2020-02-14 21:22:17 | 日記
山本周五郎賞も獲った『安徳天皇漂海記』が
めちゃおもしろい宇月原晴明の初期作品です。

『安徳天皇〜』の鎌倉時代+それ以前の
ちょっと古雅な時代が似合う感じの作者ですが、
デビュー以来の3作は、戦国時代が舞台。

で、『黎明に叛くもの』が小説3作目。
戦国時代ものの3作目でもあります。

物語の中心にいるのは
“爆死武将”で有名な(私の中でですが)松永久秀です。
おいおい、どんな爆死するんだよ。
って、アホみたいな期待とともに読みましたが、
まあ、爆死は「スケキヨの足」レベルの些事ですね。

おもしろいのは、松永久秀と斎藤道三が
ペルシアの暗殺術(と作中では明言しないけど)の
「破山(はさん)」の法を受け継ぎながらも、
天下取りを夢見て山を降りる…
って、なんだかイマドキの少年漫画みたいな設定だな。

と突っ込みつつも、なんか、おもしろい。
ぐいぐい読んじゃう。
マムシの道三と、サソリの久秀弾正。
「蛇蝎の如く嫌われる」の“蛇蝎”コンビです。
それだけでもおもしろい。

この兄弟弟子の、若かりし(青臭い)時代と、
信長が台頭し始める時代が絡み合って物語が進みます。
なにげにページ数が通勤読書人につらい京極レベルなんですが、
(中公文庫版の余白の無さ!密度すごい!!
 なにがなんでも一冊にしてやらあ!っていう気概を感じる
 男前な字詰めです。読みにくい笑)
時制もあっちこっち飛ぶし、
現と幻と夢もあっちこっち飛ぶので
覚悟を決めて一気読みした方が楽しめるし、混乱は少ないと思います。

一冊にまとめたらあ!!と思った初代編集さん(?)は
間違ってないですよ!!

### 課題
『黎明に叛くもの』の感想文のうち、「なにげにページ数が通勤読書人につらい京極レベルなんですが、」から「覚悟を決めて一気読みした方が楽しめるし、混乱は少ないと思います。」までを、両端の語句も含めて一字一句そのまま書き出してもらえますか。

### 抽出資料

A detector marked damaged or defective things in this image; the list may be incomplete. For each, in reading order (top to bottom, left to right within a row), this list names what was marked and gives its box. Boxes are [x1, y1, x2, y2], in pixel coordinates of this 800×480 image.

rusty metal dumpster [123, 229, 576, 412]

==

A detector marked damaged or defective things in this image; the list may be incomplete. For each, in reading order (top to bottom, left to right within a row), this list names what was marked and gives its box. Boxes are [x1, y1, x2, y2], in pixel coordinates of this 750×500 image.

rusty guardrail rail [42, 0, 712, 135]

--

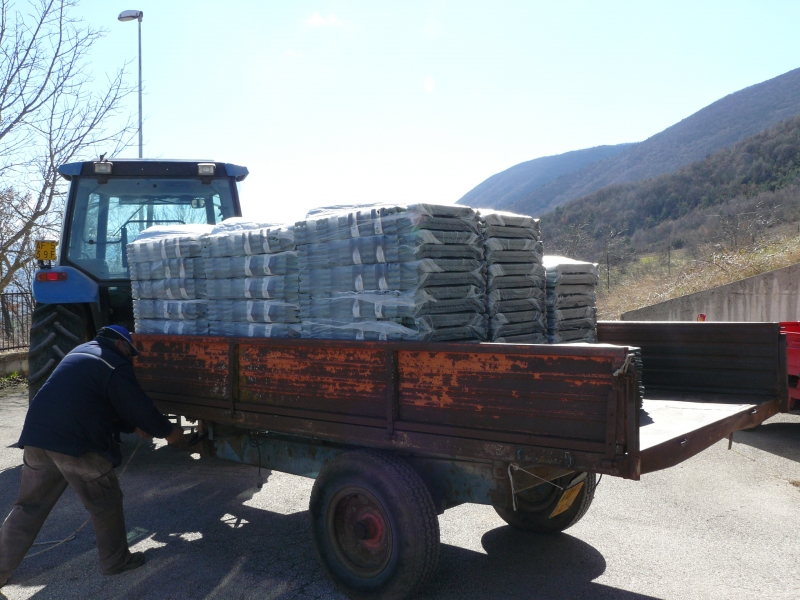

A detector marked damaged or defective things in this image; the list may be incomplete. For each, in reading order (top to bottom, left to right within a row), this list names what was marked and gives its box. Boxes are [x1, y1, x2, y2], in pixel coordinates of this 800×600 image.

### 解答
なにげにページ数が通勤読書人につらい京極レベルなんですが、
(中公文庫版の余白の無さ!密度すごい!!
 なにがなんでも一冊にしてやらあ!っていう気概を感じる
 男前な字詰めです。読みにくい笑)
時制もあっちこっち飛ぶし、
現と幻と夢もあっちこっち飛ぶので
覚悟を決めて一気読みした方が楽しめるし、混乱は少ないと思います。